College of William and Mary junior Sheila Wilson recently finished ahead of nearly 500 other Army ROTC cadets in the Army Physical Fitness Test (APFT) held as part of cadet training held at Joint Base Lewis McChord, Wash. Passing the test is a prerequisite for becoming commissioned as a U.S. Army lieutenant.

Cadet Wilson"Cadet Wilson is a tremendously talented student, gifted athlete, and solid leader with unlimited potential," said Lt. Col. Barbara Streater, chair of the College's military science department. "This accomplishment represents one of her initial grades at the Leader Development and Assessment Course, and sets her off remarkably strong, as measured against her peers. Based upon her performance and preparation here at the College of William and Mary, she will no doubt continue to excel in the remaining events. I am proud of her accomplishment, as well as the very impressive performances of all our cadets. Cadet Wilson, along with all the William and Mary cadets, are simply doing an awesome job. They have worked incredibly hard and it clearly shows."

Thousands of college students from around the globe travel to the base each summer to attend Army ROTC's capstone training and assessment exercise, the 29-day "Leader Development and Assessment Course."

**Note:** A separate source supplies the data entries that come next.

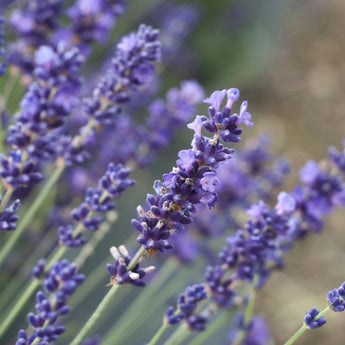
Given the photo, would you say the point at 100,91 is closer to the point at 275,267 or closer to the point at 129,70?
the point at 129,70

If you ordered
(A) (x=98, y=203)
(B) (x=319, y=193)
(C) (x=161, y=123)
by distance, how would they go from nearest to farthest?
(A) (x=98, y=203) < (B) (x=319, y=193) < (C) (x=161, y=123)

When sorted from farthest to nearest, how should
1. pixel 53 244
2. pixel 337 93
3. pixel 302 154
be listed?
pixel 337 93
pixel 302 154
pixel 53 244

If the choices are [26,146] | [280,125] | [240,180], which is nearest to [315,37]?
[280,125]

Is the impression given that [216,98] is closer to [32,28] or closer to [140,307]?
[32,28]

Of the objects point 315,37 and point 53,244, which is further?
point 315,37

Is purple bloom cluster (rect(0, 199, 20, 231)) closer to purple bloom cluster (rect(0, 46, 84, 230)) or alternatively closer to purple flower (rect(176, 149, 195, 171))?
purple bloom cluster (rect(0, 46, 84, 230))

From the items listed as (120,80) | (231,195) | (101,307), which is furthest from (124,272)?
(231,195)

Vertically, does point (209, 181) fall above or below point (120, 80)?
below
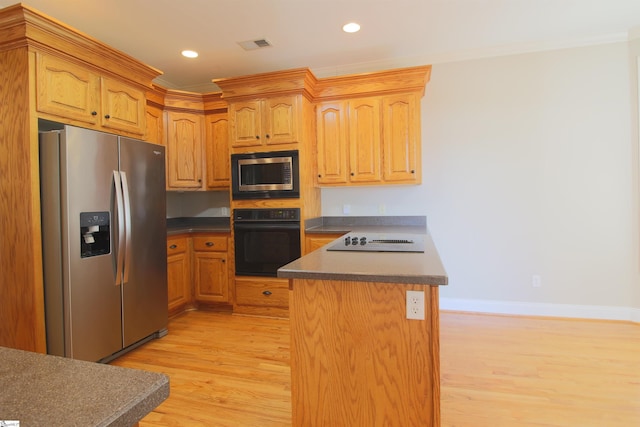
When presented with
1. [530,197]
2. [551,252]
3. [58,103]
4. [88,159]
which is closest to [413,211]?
[530,197]

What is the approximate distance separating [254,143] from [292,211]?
820 millimetres

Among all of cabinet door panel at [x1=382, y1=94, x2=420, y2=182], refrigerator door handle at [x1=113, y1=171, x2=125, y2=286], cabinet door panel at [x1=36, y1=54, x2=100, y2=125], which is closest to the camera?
cabinet door panel at [x1=36, y1=54, x2=100, y2=125]

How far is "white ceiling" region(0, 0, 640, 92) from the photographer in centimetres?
266

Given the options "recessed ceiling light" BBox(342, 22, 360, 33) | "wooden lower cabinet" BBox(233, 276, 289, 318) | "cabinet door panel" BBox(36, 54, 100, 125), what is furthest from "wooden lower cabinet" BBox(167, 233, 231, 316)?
"recessed ceiling light" BBox(342, 22, 360, 33)

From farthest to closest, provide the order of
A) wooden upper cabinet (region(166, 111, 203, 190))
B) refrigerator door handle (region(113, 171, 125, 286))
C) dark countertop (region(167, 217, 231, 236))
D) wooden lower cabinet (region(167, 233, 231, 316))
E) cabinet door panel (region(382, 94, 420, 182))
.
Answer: dark countertop (region(167, 217, 231, 236)), wooden upper cabinet (region(166, 111, 203, 190)), wooden lower cabinet (region(167, 233, 231, 316)), cabinet door panel (region(382, 94, 420, 182)), refrigerator door handle (region(113, 171, 125, 286))

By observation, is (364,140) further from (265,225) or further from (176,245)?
(176,245)

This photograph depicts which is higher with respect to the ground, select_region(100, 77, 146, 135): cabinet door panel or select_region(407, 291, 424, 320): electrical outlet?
select_region(100, 77, 146, 135): cabinet door panel

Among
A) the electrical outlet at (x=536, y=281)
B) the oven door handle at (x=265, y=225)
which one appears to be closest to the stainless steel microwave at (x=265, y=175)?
the oven door handle at (x=265, y=225)

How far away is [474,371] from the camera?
236 centimetres

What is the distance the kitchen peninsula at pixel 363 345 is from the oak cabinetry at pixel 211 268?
2358 mm

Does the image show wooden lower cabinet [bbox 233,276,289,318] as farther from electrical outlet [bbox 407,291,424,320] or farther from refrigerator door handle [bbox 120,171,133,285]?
electrical outlet [bbox 407,291,424,320]

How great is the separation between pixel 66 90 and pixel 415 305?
104 inches

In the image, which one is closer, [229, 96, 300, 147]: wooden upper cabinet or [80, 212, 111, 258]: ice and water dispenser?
[80, 212, 111, 258]: ice and water dispenser

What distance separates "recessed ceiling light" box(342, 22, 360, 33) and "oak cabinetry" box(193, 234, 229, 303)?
2.35m
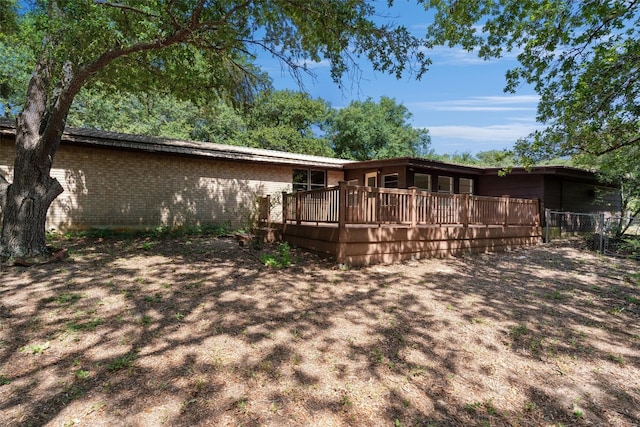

Wilson, an education major at the College, scored 333 points on an extended scale; 300 is the army standard maximum score. Her achievement on the APFT placed her in the top two percent of her 449-person regiment. The test, which measures the student's strength and endurance, consists of sit-ups and push-ups, each timed over two minutes, and a two-mile run. Scores are aggregated into an overall official Army score.

Each cadet must pass the APFT on their fourth day of training.

This year, over 6500 ROTC cadets will attend LDAC in 14 ROTC regiments. Each 500-person regiment will undergo a 29-day cycle of progressive training, culminating in the regimental graduation ceremony.

LDAC is the single most important event in any cadet's student career. Successful completion of the 29-day training cycle is prerequisite to commissioning. Last year, 4,300 second lieutenants were commissioned through ROTC.